1267 Disputed questions about truth
I.1c p.37 Being is basic to thought, and all other concepts are additions to being
     Full Idea: Being is inherently intellect's most intelligible object, in which it finds the basis of all conceptions. ...All of intellect's other conceptions must be arrived at by adding to being, insofar as they express what is not expressed by 'being' itself.
     From: Thomas Aquinas (Disputed questions about truth [1267], I.1c), quoted by Kretzmann/Stump - Aquinas, Thomas 09
     A reaction: I like the word 'intelligible' here. We might know reality, or be aware of appearances, but what is intelligible lies nicely in between. What would Berkeley make of that? I presume 'intelligible' means 'makes good sense'.
I.1c p.37 Truth is the conformity of being to intellect
     Full Idea: The word 'true' expresses the conformity of a being to intellect.
     From: Thomas Aquinas (Disputed questions about truth [1267], I.1c), quoted by Kretzmann/Stump - Aquinas, Thomas 09
     A reaction: I believe in a 'robust' theory of truth, but accept that the concept of 'correspondence' has major problems. So I embrace with delight the word 'conformity'. I offer the world The Conformity Theory of Truth! 'Conform' is suitably vague.
1267 Quodlibeta
8.2.1 p.8 Minds take in a likeness of things, which activates an awaiting potential
     Full Idea: What the mind takes in is not some material element of the agent, but a likeness of the agent actualising some potential the patient already has. This, for example, is the way our seeing takes in the colour of a coloured body.
     From: Thomas Aquinas (Quodlibeta [1267], 8.2.1)
     A reaction: This is exactly right. Descartes agreed. It works for colour, but not (obviously) for cheese graters.

## WHAT TO PRODUCE
Could you resume the Aquinas excerpts on being, truth and the mind after their last sentence?

## INPUT DATA
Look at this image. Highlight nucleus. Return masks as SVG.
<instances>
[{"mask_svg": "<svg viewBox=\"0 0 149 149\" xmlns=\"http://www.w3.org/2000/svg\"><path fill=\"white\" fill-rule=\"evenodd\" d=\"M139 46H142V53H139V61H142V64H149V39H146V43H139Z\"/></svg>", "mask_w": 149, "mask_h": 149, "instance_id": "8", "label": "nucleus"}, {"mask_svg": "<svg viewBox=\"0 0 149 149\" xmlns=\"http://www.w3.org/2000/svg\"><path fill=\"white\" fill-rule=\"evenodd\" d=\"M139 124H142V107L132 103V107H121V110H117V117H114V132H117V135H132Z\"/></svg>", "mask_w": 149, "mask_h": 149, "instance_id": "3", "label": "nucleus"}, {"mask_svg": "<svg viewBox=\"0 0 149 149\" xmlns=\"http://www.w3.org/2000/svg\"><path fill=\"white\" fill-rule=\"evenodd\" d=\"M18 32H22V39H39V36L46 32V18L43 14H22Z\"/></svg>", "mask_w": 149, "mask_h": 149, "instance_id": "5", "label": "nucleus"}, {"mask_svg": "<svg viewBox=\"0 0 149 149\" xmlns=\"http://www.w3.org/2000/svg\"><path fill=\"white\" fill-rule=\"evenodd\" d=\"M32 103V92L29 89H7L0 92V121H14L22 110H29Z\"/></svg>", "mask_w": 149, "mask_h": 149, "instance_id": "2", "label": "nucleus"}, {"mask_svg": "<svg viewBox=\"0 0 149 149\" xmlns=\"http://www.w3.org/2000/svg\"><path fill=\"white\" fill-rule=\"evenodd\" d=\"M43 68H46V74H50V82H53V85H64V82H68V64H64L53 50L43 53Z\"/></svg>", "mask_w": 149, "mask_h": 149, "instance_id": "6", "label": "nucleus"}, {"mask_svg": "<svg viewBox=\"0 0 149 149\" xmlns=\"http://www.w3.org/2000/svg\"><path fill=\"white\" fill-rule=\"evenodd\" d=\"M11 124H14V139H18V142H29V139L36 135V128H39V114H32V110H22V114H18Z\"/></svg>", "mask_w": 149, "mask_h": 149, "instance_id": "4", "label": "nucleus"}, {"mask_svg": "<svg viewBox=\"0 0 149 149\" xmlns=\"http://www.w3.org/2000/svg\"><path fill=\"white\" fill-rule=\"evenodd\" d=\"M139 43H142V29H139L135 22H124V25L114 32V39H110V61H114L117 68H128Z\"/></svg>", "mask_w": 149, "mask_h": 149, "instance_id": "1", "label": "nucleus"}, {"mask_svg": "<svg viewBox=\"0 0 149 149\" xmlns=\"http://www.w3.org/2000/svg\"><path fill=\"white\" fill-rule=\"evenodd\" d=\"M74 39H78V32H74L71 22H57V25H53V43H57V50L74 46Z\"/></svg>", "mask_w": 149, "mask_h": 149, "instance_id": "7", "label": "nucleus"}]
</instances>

## ANSWER AREA
8.2.2 p.19 Initial universal truths are present within us as potential, to be drawn out by reason
     Full Idea: For present in us by nature are certain initial truths everyone knows, in which lie potentially known conclusions our reasons can draw out and make actually known.
     From: Thomas Aquinas (Quodlibeta [1267], 8.2.2)
     A reaction: Note that these are truths rather than concepts, but that they have to be 'drawn out' by reason. This is Descartes' view of the matter, where the 'natural light' of reason is needed to articulate what is innate, such as geometry.
8.2.2 p.20 Senses grasp external properties, but the understanding grasps the essential natures of things
     Full Idea: Our imagination and senses grasp only the outer properties of things, not their natures. ...Understanding, however, grasps the very substance and nature of things, so that what is represented in understanding is a likeness of thing's very essence.
     From: Thomas Aquinas (Quodlibeta [1267], 8.2.2)
     A reaction: This is exactly the picture I endorse for modern science. Explanation is the path to understanding, and that must venture beyond immediate experience.
IX.2.2 p.184 Whiteness does not exist, but by it something can exist-as-white
     Full Idea: Whiteness is said to exist not because it subsists in itself, but because by it something has existence-as-white.
     From: Thomas Aquinas (Quodlibeta [1267], IX.2.2), quoted by Robert Pasnau - Metaphysical Themes 1274-1671 10.2
     A reaction: It seems unavoidable to refer to the whiteness as 'it'. It might be called the 'adverbial' theory of properties, as ways of doing something.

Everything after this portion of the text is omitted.